The ship was protected by a waterline compound armour belt 10 in thick. It covered the middle 200 ft of the ship and was 5 ft 6 in high. Because the ship was overweight, the top of the armour belt was 2 ft below the waterline when she was fully loaded. The ends of the armour belt were closed off by transverse bulkheads 16 in. The lower deck was 2–3 in thick over the full length of the hull. The conning tower was protected by 12 in of armour.

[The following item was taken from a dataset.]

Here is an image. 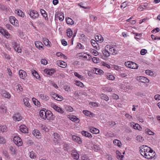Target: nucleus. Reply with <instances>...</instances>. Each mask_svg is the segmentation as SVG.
Instances as JSON below:
<instances>
[{"label":"nucleus","instance_id":"f257e3e1","mask_svg":"<svg viewBox=\"0 0 160 160\" xmlns=\"http://www.w3.org/2000/svg\"><path fill=\"white\" fill-rule=\"evenodd\" d=\"M156 153L154 152L151 149L148 151L143 156H142L147 159H152L154 158Z\"/></svg>","mask_w":160,"mask_h":160},{"label":"nucleus","instance_id":"f03ea898","mask_svg":"<svg viewBox=\"0 0 160 160\" xmlns=\"http://www.w3.org/2000/svg\"><path fill=\"white\" fill-rule=\"evenodd\" d=\"M124 64L126 67L133 69H137L138 67L137 64L132 62L128 61L125 62Z\"/></svg>","mask_w":160,"mask_h":160},{"label":"nucleus","instance_id":"7ed1b4c3","mask_svg":"<svg viewBox=\"0 0 160 160\" xmlns=\"http://www.w3.org/2000/svg\"><path fill=\"white\" fill-rule=\"evenodd\" d=\"M28 13L31 17L33 19H35L38 17V12L34 10H29Z\"/></svg>","mask_w":160,"mask_h":160},{"label":"nucleus","instance_id":"20e7f679","mask_svg":"<svg viewBox=\"0 0 160 160\" xmlns=\"http://www.w3.org/2000/svg\"><path fill=\"white\" fill-rule=\"evenodd\" d=\"M46 116L47 120H54V117L52 112L49 110H47Z\"/></svg>","mask_w":160,"mask_h":160},{"label":"nucleus","instance_id":"39448f33","mask_svg":"<svg viewBox=\"0 0 160 160\" xmlns=\"http://www.w3.org/2000/svg\"><path fill=\"white\" fill-rule=\"evenodd\" d=\"M72 140L75 142L80 144L82 143V139L79 137L75 135H73L72 137Z\"/></svg>","mask_w":160,"mask_h":160},{"label":"nucleus","instance_id":"423d86ee","mask_svg":"<svg viewBox=\"0 0 160 160\" xmlns=\"http://www.w3.org/2000/svg\"><path fill=\"white\" fill-rule=\"evenodd\" d=\"M13 47L14 50L18 52H21V49L19 48L18 44L16 42H13L12 43Z\"/></svg>","mask_w":160,"mask_h":160},{"label":"nucleus","instance_id":"0eeeda50","mask_svg":"<svg viewBox=\"0 0 160 160\" xmlns=\"http://www.w3.org/2000/svg\"><path fill=\"white\" fill-rule=\"evenodd\" d=\"M55 70L54 69H45L44 70V73H46L47 75L50 76L52 75L53 73L55 72Z\"/></svg>","mask_w":160,"mask_h":160},{"label":"nucleus","instance_id":"6e6552de","mask_svg":"<svg viewBox=\"0 0 160 160\" xmlns=\"http://www.w3.org/2000/svg\"><path fill=\"white\" fill-rule=\"evenodd\" d=\"M9 20L12 24L17 26L18 21L13 16L10 17L9 18Z\"/></svg>","mask_w":160,"mask_h":160},{"label":"nucleus","instance_id":"1a4fd4ad","mask_svg":"<svg viewBox=\"0 0 160 160\" xmlns=\"http://www.w3.org/2000/svg\"><path fill=\"white\" fill-rule=\"evenodd\" d=\"M47 111L45 110H41L40 111L39 114L41 118L45 120L47 118Z\"/></svg>","mask_w":160,"mask_h":160},{"label":"nucleus","instance_id":"9d476101","mask_svg":"<svg viewBox=\"0 0 160 160\" xmlns=\"http://www.w3.org/2000/svg\"><path fill=\"white\" fill-rule=\"evenodd\" d=\"M19 129L20 131L23 133H27L28 132V129L27 127L24 125L20 126Z\"/></svg>","mask_w":160,"mask_h":160},{"label":"nucleus","instance_id":"9b49d317","mask_svg":"<svg viewBox=\"0 0 160 160\" xmlns=\"http://www.w3.org/2000/svg\"><path fill=\"white\" fill-rule=\"evenodd\" d=\"M19 74L20 78L23 79H25V78L27 75V73L24 70H20L19 72Z\"/></svg>","mask_w":160,"mask_h":160},{"label":"nucleus","instance_id":"f8f14e48","mask_svg":"<svg viewBox=\"0 0 160 160\" xmlns=\"http://www.w3.org/2000/svg\"><path fill=\"white\" fill-rule=\"evenodd\" d=\"M13 118L14 120L16 121H19L21 120L22 117L19 113H17L14 115L13 116Z\"/></svg>","mask_w":160,"mask_h":160},{"label":"nucleus","instance_id":"ddd939ff","mask_svg":"<svg viewBox=\"0 0 160 160\" xmlns=\"http://www.w3.org/2000/svg\"><path fill=\"white\" fill-rule=\"evenodd\" d=\"M58 65L62 68H65L67 65V63L62 61H58L57 62Z\"/></svg>","mask_w":160,"mask_h":160},{"label":"nucleus","instance_id":"4468645a","mask_svg":"<svg viewBox=\"0 0 160 160\" xmlns=\"http://www.w3.org/2000/svg\"><path fill=\"white\" fill-rule=\"evenodd\" d=\"M89 130L91 132L94 134H98L99 131L97 128L93 127L89 128Z\"/></svg>","mask_w":160,"mask_h":160},{"label":"nucleus","instance_id":"2eb2a0df","mask_svg":"<svg viewBox=\"0 0 160 160\" xmlns=\"http://www.w3.org/2000/svg\"><path fill=\"white\" fill-rule=\"evenodd\" d=\"M33 135L37 138H41V134L39 131L37 129L34 130L33 132Z\"/></svg>","mask_w":160,"mask_h":160},{"label":"nucleus","instance_id":"dca6fc26","mask_svg":"<svg viewBox=\"0 0 160 160\" xmlns=\"http://www.w3.org/2000/svg\"><path fill=\"white\" fill-rule=\"evenodd\" d=\"M42 40L43 42L46 46H49V47L51 46V43L48 39L44 38H43Z\"/></svg>","mask_w":160,"mask_h":160},{"label":"nucleus","instance_id":"f3484780","mask_svg":"<svg viewBox=\"0 0 160 160\" xmlns=\"http://www.w3.org/2000/svg\"><path fill=\"white\" fill-rule=\"evenodd\" d=\"M53 108L57 111L61 113H63L64 112V111H63L62 109L58 107L56 105H54L53 106Z\"/></svg>","mask_w":160,"mask_h":160},{"label":"nucleus","instance_id":"a211bd4d","mask_svg":"<svg viewBox=\"0 0 160 160\" xmlns=\"http://www.w3.org/2000/svg\"><path fill=\"white\" fill-rule=\"evenodd\" d=\"M91 42L94 48L95 49H97L99 46L97 42L93 39H92Z\"/></svg>","mask_w":160,"mask_h":160},{"label":"nucleus","instance_id":"6ab92c4d","mask_svg":"<svg viewBox=\"0 0 160 160\" xmlns=\"http://www.w3.org/2000/svg\"><path fill=\"white\" fill-rule=\"evenodd\" d=\"M40 12L42 15L45 18V20L47 21H48V18L46 12L44 10L42 9L40 10Z\"/></svg>","mask_w":160,"mask_h":160},{"label":"nucleus","instance_id":"aec40b11","mask_svg":"<svg viewBox=\"0 0 160 160\" xmlns=\"http://www.w3.org/2000/svg\"><path fill=\"white\" fill-rule=\"evenodd\" d=\"M106 48L108 49V50H109V51L110 54H113V51H114V48L108 45L106 46Z\"/></svg>","mask_w":160,"mask_h":160},{"label":"nucleus","instance_id":"412c9836","mask_svg":"<svg viewBox=\"0 0 160 160\" xmlns=\"http://www.w3.org/2000/svg\"><path fill=\"white\" fill-rule=\"evenodd\" d=\"M102 53L106 57H109L110 56V53L109 52L108 49L106 48V47L105 48L102 49Z\"/></svg>","mask_w":160,"mask_h":160},{"label":"nucleus","instance_id":"4be33fe9","mask_svg":"<svg viewBox=\"0 0 160 160\" xmlns=\"http://www.w3.org/2000/svg\"><path fill=\"white\" fill-rule=\"evenodd\" d=\"M95 39L98 41L102 42L103 41V38L100 34H98L95 36Z\"/></svg>","mask_w":160,"mask_h":160},{"label":"nucleus","instance_id":"5701e85b","mask_svg":"<svg viewBox=\"0 0 160 160\" xmlns=\"http://www.w3.org/2000/svg\"><path fill=\"white\" fill-rule=\"evenodd\" d=\"M32 74L33 76L37 79H40V77L38 73L36 71L33 70L32 71Z\"/></svg>","mask_w":160,"mask_h":160},{"label":"nucleus","instance_id":"b1692460","mask_svg":"<svg viewBox=\"0 0 160 160\" xmlns=\"http://www.w3.org/2000/svg\"><path fill=\"white\" fill-rule=\"evenodd\" d=\"M72 157L74 159L78 160L79 158V155L77 152H73L71 154Z\"/></svg>","mask_w":160,"mask_h":160},{"label":"nucleus","instance_id":"393cba45","mask_svg":"<svg viewBox=\"0 0 160 160\" xmlns=\"http://www.w3.org/2000/svg\"><path fill=\"white\" fill-rule=\"evenodd\" d=\"M81 133L82 135L84 136H85L87 137L88 138L92 137V136L90 133L87 132L85 131H82L81 132Z\"/></svg>","mask_w":160,"mask_h":160},{"label":"nucleus","instance_id":"a878e982","mask_svg":"<svg viewBox=\"0 0 160 160\" xmlns=\"http://www.w3.org/2000/svg\"><path fill=\"white\" fill-rule=\"evenodd\" d=\"M15 13L17 14L18 16L23 17L24 14L23 12L20 10H16L15 12Z\"/></svg>","mask_w":160,"mask_h":160},{"label":"nucleus","instance_id":"bb28decb","mask_svg":"<svg viewBox=\"0 0 160 160\" xmlns=\"http://www.w3.org/2000/svg\"><path fill=\"white\" fill-rule=\"evenodd\" d=\"M139 80L141 82L143 83L148 82H149L148 79L143 77H140Z\"/></svg>","mask_w":160,"mask_h":160},{"label":"nucleus","instance_id":"cd10ccee","mask_svg":"<svg viewBox=\"0 0 160 160\" xmlns=\"http://www.w3.org/2000/svg\"><path fill=\"white\" fill-rule=\"evenodd\" d=\"M2 94L3 97L6 98H10L11 97V95L9 93L6 91H3Z\"/></svg>","mask_w":160,"mask_h":160},{"label":"nucleus","instance_id":"c85d7f7f","mask_svg":"<svg viewBox=\"0 0 160 160\" xmlns=\"http://www.w3.org/2000/svg\"><path fill=\"white\" fill-rule=\"evenodd\" d=\"M93 71L95 73L97 74H100L103 73V72L102 70L96 68H94Z\"/></svg>","mask_w":160,"mask_h":160},{"label":"nucleus","instance_id":"c756f323","mask_svg":"<svg viewBox=\"0 0 160 160\" xmlns=\"http://www.w3.org/2000/svg\"><path fill=\"white\" fill-rule=\"evenodd\" d=\"M66 21L67 23L68 24L72 25L74 23L73 20L70 18L67 17L66 18Z\"/></svg>","mask_w":160,"mask_h":160},{"label":"nucleus","instance_id":"7c9ffc66","mask_svg":"<svg viewBox=\"0 0 160 160\" xmlns=\"http://www.w3.org/2000/svg\"><path fill=\"white\" fill-rule=\"evenodd\" d=\"M106 76V78L109 80H113L115 79L114 77L111 73H107Z\"/></svg>","mask_w":160,"mask_h":160},{"label":"nucleus","instance_id":"2f4dec72","mask_svg":"<svg viewBox=\"0 0 160 160\" xmlns=\"http://www.w3.org/2000/svg\"><path fill=\"white\" fill-rule=\"evenodd\" d=\"M7 131V128L5 126H0V132L3 133Z\"/></svg>","mask_w":160,"mask_h":160},{"label":"nucleus","instance_id":"473e14b6","mask_svg":"<svg viewBox=\"0 0 160 160\" xmlns=\"http://www.w3.org/2000/svg\"><path fill=\"white\" fill-rule=\"evenodd\" d=\"M35 44L36 47L39 49L42 48V46H41V45H42L43 44L41 42L38 41L35 42Z\"/></svg>","mask_w":160,"mask_h":160},{"label":"nucleus","instance_id":"72a5a7b5","mask_svg":"<svg viewBox=\"0 0 160 160\" xmlns=\"http://www.w3.org/2000/svg\"><path fill=\"white\" fill-rule=\"evenodd\" d=\"M40 97L42 100H44L47 101L49 99V98L48 96L44 94H40Z\"/></svg>","mask_w":160,"mask_h":160},{"label":"nucleus","instance_id":"f704fd0d","mask_svg":"<svg viewBox=\"0 0 160 160\" xmlns=\"http://www.w3.org/2000/svg\"><path fill=\"white\" fill-rule=\"evenodd\" d=\"M83 113L89 117L92 116V115L93 114L91 112L86 110H84Z\"/></svg>","mask_w":160,"mask_h":160},{"label":"nucleus","instance_id":"c9c22d12","mask_svg":"<svg viewBox=\"0 0 160 160\" xmlns=\"http://www.w3.org/2000/svg\"><path fill=\"white\" fill-rule=\"evenodd\" d=\"M67 36L69 38H71L72 35V32L70 28H68L67 31Z\"/></svg>","mask_w":160,"mask_h":160},{"label":"nucleus","instance_id":"e433bc0d","mask_svg":"<svg viewBox=\"0 0 160 160\" xmlns=\"http://www.w3.org/2000/svg\"><path fill=\"white\" fill-rule=\"evenodd\" d=\"M69 119L71 121L76 122L77 121L79 120L78 118L74 116H71L69 117Z\"/></svg>","mask_w":160,"mask_h":160},{"label":"nucleus","instance_id":"4c0bfd02","mask_svg":"<svg viewBox=\"0 0 160 160\" xmlns=\"http://www.w3.org/2000/svg\"><path fill=\"white\" fill-rule=\"evenodd\" d=\"M53 136H54V138L56 139V141L59 140L60 139V135L57 132H54L53 133Z\"/></svg>","mask_w":160,"mask_h":160},{"label":"nucleus","instance_id":"58836bf2","mask_svg":"<svg viewBox=\"0 0 160 160\" xmlns=\"http://www.w3.org/2000/svg\"><path fill=\"white\" fill-rule=\"evenodd\" d=\"M133 128L135 129H137L140 131L142 129L140 125L138 123H136L133 125Z\"/></svg>","mask_w":160,"mask_h":160},{"label":"nucleus","instance_id":"ea45409f","mask_svg":"<svg viewBox=\"0 0 160 160\" xmlns=\"http://www.w3.org/2000/svg\"><path fill=\"white\" fill-rule=\"evenodd\" d=\"M32 101L35 105L38 106L40 104V102L38 101L37 100L36 98H32Z\"/></svg>","mask_w":160,"mask_h":160},{"label":"nucleus","instance_id":"a19ab883","mask_svg":"<svg viewBox=\"0 0 160 160\" xmlns=\"http://www.w3.org/2000/svg\"><path fill=\"white\" fill-rule=\"evenodd\" d=\"M136 140L138 141L142 142L143 141V139L142 136L138 135L136 137Z\"/></svg>","mask_w":160,"mask_h":160},{"label":"nucleus","instance_id":"79ce46f5","mask_svg":"<svg viewBox=\"0 0 160 160\" xmlns=\"http://www.w3.org/2000/svg\"><path fill=\"white\" fill-rule=\"evenodd\" d=\"M101 98L102 99H103L106 101H107L109 99V98L108 97V96L107 95H105V94H102L101 95Z\"/></svg>","mask_w":160,"mask_h":160},{"label":"nucleus","instance_id":"37998d69","mask_svg":"<svg viewBox=\"0 0 160 160\" xmlns=\"http://www.w3.org/2000/svg\"><path fill=\"white\" fill-rule=\"evenodd\" d=\"M75 84L78 86H79L81 87H83L84 86L83 83L79 81H76L75 82Z\"/></svg>","mask_w":160,"mask_h":160},{"label":"nucleus","instance_id":"c03bdc74","mask_svg":"<svg viewBox=\"0 0 160 160\" xmlns=\"http://www.w3.org/2000/svg\"><path fill=\"white\" fill-rule=\"evenodd\" d=\"M15 144L18 146H22V142L21 138H20L19 140H18Z\"/></svg>","mask_w":160,"mask_h":160},{"label":"nucleus","instance_id":"a18cd8bd","mask_svg":"<svg viewBox=\"0 0 160 160\" xmlns=\"http://www.w3.org/2000/svg\"><path fill=\"white\" fill-rule=\"evenodd\" d=\"M74 75L76 77H78V78L80 79L81 80H82L83 79V76L80 75L77 72H74Z\"/></svg>","mask_w":160,"mask_h":160},{"label":"nucleus","instance_id":"49530a36","mask_svg":"<svg viewBox=\"0 0 160 160\" xmlns=\"http://www.w3.org/2000/svg\"><path fill=\"white\" fill-rule=\"evenodd\" d=\"M23 102L25 105L27 107H28L30 105L28 101V98H25L23 99Z\"/></svg>","mask_w":160,"mask_h":160},{"label":"nucleus","instance_id":"de8ad7c7","mask_svg":"<svg viewBox=\"0 0 160 160\" xmlns=\"http://www.w3.org/2000/svg\"><path fill=\"white\" fill-rule=\"evenodd\" d=\"M126 89H125L124 90L128 91L129 90H131L132 88V87L130 86L129 83H126Z\"/></svg>","mask_w":160,"mask_h":160},{"label":"nucleus","instance_id":"09e8293b","mask_svg":"<svg viewBox=\"0 0 160 160\" xmlns=\"http://www.w3.org/2000/svg\"><path fill=\"white\" fill-rule=\"evenodd\" d=\"M148 151V150L146 149L145 150L144 149H143V148H141L140 150V152L141 155L142 156H143V155Z\"/></svg>","mask_w":160,"mask_h":160},{"label":"nucleus","instance_id":"8fccbe9b","mask_svg":"<svg viewBox=\"0 0 160 160\" xmlns=\"http://www.w3.org/2000/svg\"><path fill=\"white\" fill-rule=\"evenodd\" d=\"M10 151L11 152V153L12 154H15L16 153V150L15 148L12 146H11L10 147Z\"/></svg>","mask_w":160,"mask_h":160},{"label":"nucleus","instance_id":"3c124183","mask_svg":"<svg viewBox=\"0 0 160 160\" xmlns=\"http://www.w3.org/2000/svg\"><path fill=\"white\" fill-rule=\"evenodd\" d=\"M39 127H41L42 129L43 130L45 131H47V130L48 129L45 125H43L42 124H40L39 125Z\"/></svg>","mask_w":160,"mask_h":160},{"label":"nucleus","instance_id":"603ef678","mask_svg":"<svg viewBox=\"0 0 160 160\" xmlns=\"http://www.w3.org/2000/svg\"><path fill=\"white\" fill-rule=\"evenodd\" d=\"M145 73L147 74L150 76H152L153 74V72L149 70H146L145 71Z\"/></svg>","mask_w":160,"mask_h":160},{"label":"nucleus","instance_id":"864d4df0","mask_svg":"<svg viewBox=\"0 0 160 160\" xmlns=\"http://www.w3.org/2000/svg\"><path fill=\"white\" fill-rule=\"evenodd\" d=\"M77 48H79L80 49H84V47L83 45H82L80 43H78L76 46Z\"/></svg>","mask_w":160,"mask_h":160},{"label":"nucleus","instance_id":"5fc2aeb1","mask_svg":"<svg viewBox=\"0 0 160 160\" xmlns=\"http://www.w3.org/2000/svg\"><path fill=\"white\" fill-rule=\"evenodd\" d=\"M127 2L125 1L124 2H122L121 5V8H125L127 6Z\"/></svg>","mask_w":160,"mask_h":160},{"label":"nucleus","instance_id":"6e6d98bb","mask_svg":"<svg viewBox=\"0 0 160 160\" xmlns=\"http://www.w3.org/2000/svg\"><path fill=\"white\" fill-rule=\"evenodd\" d=\"M66 109L67 111L69 112H72L73 111V109L70 106H68L66 107Z\"/></svg>","mask_w":160,"mask_h":160},{"label":"nucleus","instance_id":"4d7b16f0","mask_svg":"<svg viewBox=\"0 0 160 160\" xmlns=\"http://www.w3.org/2000/svg\"><path fill=\"white\" fill-rule=\"evenodd\" d=\"M120 141L117 139L114 140L113 141V143L116 145L118 146L119 147H120V144H119V142Z\"/></svg>","mask_w":160,"mask_h":160},{"label":"nucleus","instance_id":"13d9d810","mask_svg":"<svg viewBox=\"0 0 160 160\" xmlns=\"http://www.w3.org/2000/svg\"><path fill=\"white\" fill-rule=\"evenodd\" d=\"M141 148H143V149H146L148 150H150L151 149V148L149 147H148V146H147L146 145H143L141 147Z\"/></svg>","mask_w":160,"mask_h":160},{"label":"nucleus","instance_id":"bf43d9fd","mask_svg":"<svg viewBox=\"0 0 160 160\" xmlns=\"http://www.w3.org/2000/svg\"><path fill=\"white\" fill-rule=\"evenodd\" d=\"M64 88L66 91H70L71 88L70 86L68 85L64 86Z\"/></svg>","mask_w":160,"mask_h":160},{"label":"nucleus","instance_id":"052dcab7","mask_svg":"<svg viewBox=\"0 0 160 160\" xmlns=\"http://www.w3.org/2000/svg\"><path fill=\"white\" fill-rule=\"evenodd\" d=\"M1 110V112L3 113H4L6 112V108L4 106H1L0 108Z\"/></svg>","mask_w":160,"mask_h":160},{"label":"nucleus","instance_id":"680f3d73","mask_svg":"<svg viewBox=\"0 0 160 160\" xmlns=\"http://www.w3.org/2000/svg\"><path fill=\"white\" fill-rule=\"evenodd\" d=\"M2 35L6 37L7 38L9 37L10 36V34L8 33V32L6 30Z\"/></svg>","mask_w":160,"mask_h":160},{"label":"nucleus","instance_id":"e2e57ef3","mask_svg":"<svg viewBox=\"0 0 160 160\" xmlns=\"http://www.w3.org/2000/svg\"><path fill=\"white\" fill-rule=\"evenodd\" d=\"M6 142L5 138L2 136H0V143H4Z\"/></svg>","mask_w":160,"mask_h":160},{"label":"nucleus","instance_id":"0e129e2a","mask_svg":"<svg viewBox=\"0 0 160 160\" xmlns=\"http://www.w3.org/2000/svg\"><path fill=\"white\" fill-rule=\"evenodd\" d=\"M89 105L94 107H97L98 106V103L94 102H90L89 103Z\"/></svg>","mask_w":160,"mask_h":160},{"label":"nucleus","instance_id":"69168bd1","mask_svg":"<svg viewBox=\"0 0 160 160\" xmlns=\"http://www.w3.org/2000/svg\"><path fill=\"white\" fill-rule=\"evenodd\" d=\"M3 56L4 57L6 58L8 60H9L10 59V57L9 55L7 54L5 52H4L3 53Z\"/></svg>","mask_w":160,"mask_h":160},{"label":"nucleus","instance_id":"338daca9","mask_svg":"<svg viewBox=\"0 0 160 160\" xmlns=\"http://www.w3.org/2000/svg\"><path fill=\"white\" fill-rule=\"evenodd\" d=\"M62 12H57L55 14V20H56V18H58L59 17V16H60V15Z\"/></svg>","mask_w":160,"mask_h":160},{"label":"nucleus","instance_id":"774afa93","mask_svg":"<svg viewBox=\"0 0 160 160\" xmlns=\"http://www.w3.org/2000/svg\"><path fill=\"white\" fill-rule=\"evenodd\" d=\"M116 156L118 159L120 158V152L118 150L116 151Z\"/></svg>","mask_w":160,"mask_h":160}]
</instances>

==Construction and service==
Undaunted was laid down on 23 April 1885 by Palmers at their shipyard in Jarrow. The ship was launched on 25 November 1886, and completed on 18 September 1890. It was under the command of Captain Lord Charles Bereford, his first command. She served with the Mediterranean fleet under overall command of Sir George Tryon.

On 21 March 1893, Undaunted, under the command of the then Rear Admiral Lord Charles Beresford struck rocks on leaving Alexandria harbour, owing to an error by the ship's navigation officer, who gave the order to turn to Port instead of Starboard. The ship received minor underwater damage in the impact.

She served two commissions on the China Station. On 25 April 1901, she was paid off at Devonport and placed in the Fleet Reserve, where she stayed for a year, until she was prepared to be commissioned as tender to HMS Cambridge, gunnery school ship at the dockyard. Captain Frederick Alexander Warden was appointed in command on her commission as tender on 26 August 1902. She was sold for scrapping on 9 April 1907 to Harris of Bristol.